Upvote:-2
The strategic use of defoliants arose before the Cold War. From the Agent Orange Wikipedia entry, that mind set seems to have sustained for a few decades before a treaty was signed in the mid 1970's.
Several herbicides were discovered as part of efforts by the US and
the British to develop herbicidal weapons for use during WWII.
1 {snip} In 1943, the U.S. Department of the Army
contracted the University of Chicago to study the effects of 2,4-D
and 2,4,5-T on cereal grains (including rice) and broadleaf crops.
From these studies arose the concept of using aerial applications of
herbicides to destroy enemy crops to disrupt their food supply.
Over a thousand chemical tests were run for the next few years in the US. The idea of destroying crops didn't die with the end of WW II.
Given the development and use demonstrated by at least one side, it is reasonable to conclude that such a strategy was on the table for the first few decades of the Cold War. While I don't have a source for the USSR side, the development of nuclear, chem, and bio weapons, and plans to use them on both sides suggests that both sides left the options open to use them, and had plans in case they chose to. (Defoliants/herbicides are a sub set of bio warfare). The Soviet biological warfare program dates to the 1920's, and there was a herbicidal component to that program as well as the disease spreading program.
it is interesting to note that President Ngo Dinh Diem of South Vietnam (in 1961) asked the United States to conduct aerial herbicide spraying in his country. In August of that year, the South Vietnamese Air Force conducted herbicide operations with American help. {After a significant policy debate} ... in November 1961, President Kennedy authorized Operation Ranch Hand, U.S. Air Force's herbicide program in Vietnam. (Same source as above; paraphrased).
It is chilling to consider the various means that were researched and considered usable against one another by the powers in the Cold War.
While I don't have an 'end date' that mind set saw considerable political push back in the 1970's. ("lessons learned" from Viet Nam, so to speak).
The Environmental Modification Convention, was opened for signature and ratification on May 18, 1977, and entered into force in October 5, 1978. The convention prohibits the military or other hostile use of environmental modification techniques having widespread, long-lasting or severe effects. Many states do not regard this as a complete ban on the use of herbicides and defoliants in warfare but it does require case-by-case consideration.

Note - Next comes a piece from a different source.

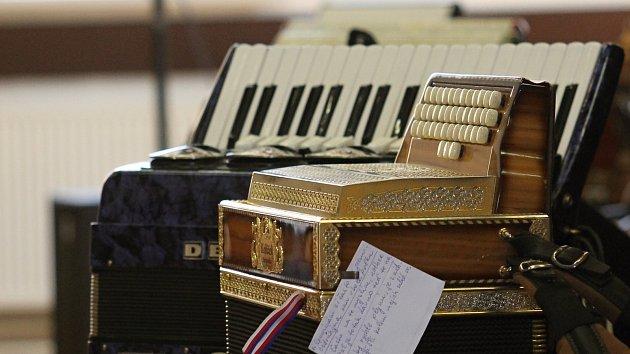 OBRAZEM: Premiérové setkání harmonikářů. Lidé si zazpívali lidovky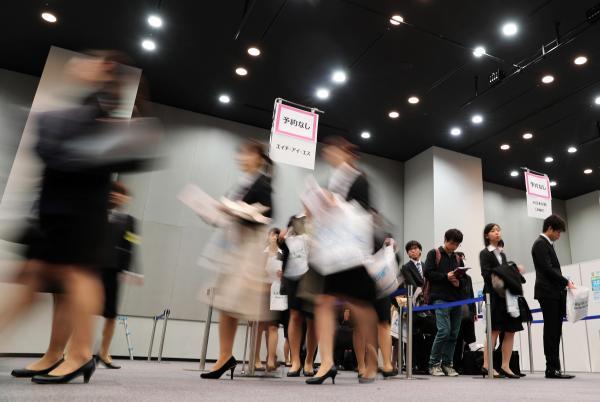 企業の合同説明会の会場に集まった学生ら=2017年3月1日、東京都渋谷区、関田航撮影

So were herbicides still on the table up until the wall came down? Nothing to confirm or deny so far, but likely those plans got shelved during the period of summits and armaments reduction talks of the 1980's. (Will try to find a confirmation and edit if I do).
1 Judith Perera; Andy Thomas (Apr 18, 1985). "This horrible natural experiment". New Scientist, April 18, 1985: 34–36.
Upvote:2
Arguably yes, but one doesn't have to look for exotic biological weapons when ordinary nuclear weapons could be used. The whole logic behind "counter value" targeting was to have a second-strike that could survive the initial onslaught (dispersed bombers and submarines) and strike back at civilian targets (since hitting back at military targets might not be as helpful, especially since some of the enemy's fixed nuclear targets - airbases, sub pens, and missile silos, would be empty at that point.)
A recently-declassified list of US Cold War nuclear targets suggests that "agricultural centers" were on the list. Presumably the same would have been true of Soviet nuclear targeting as well.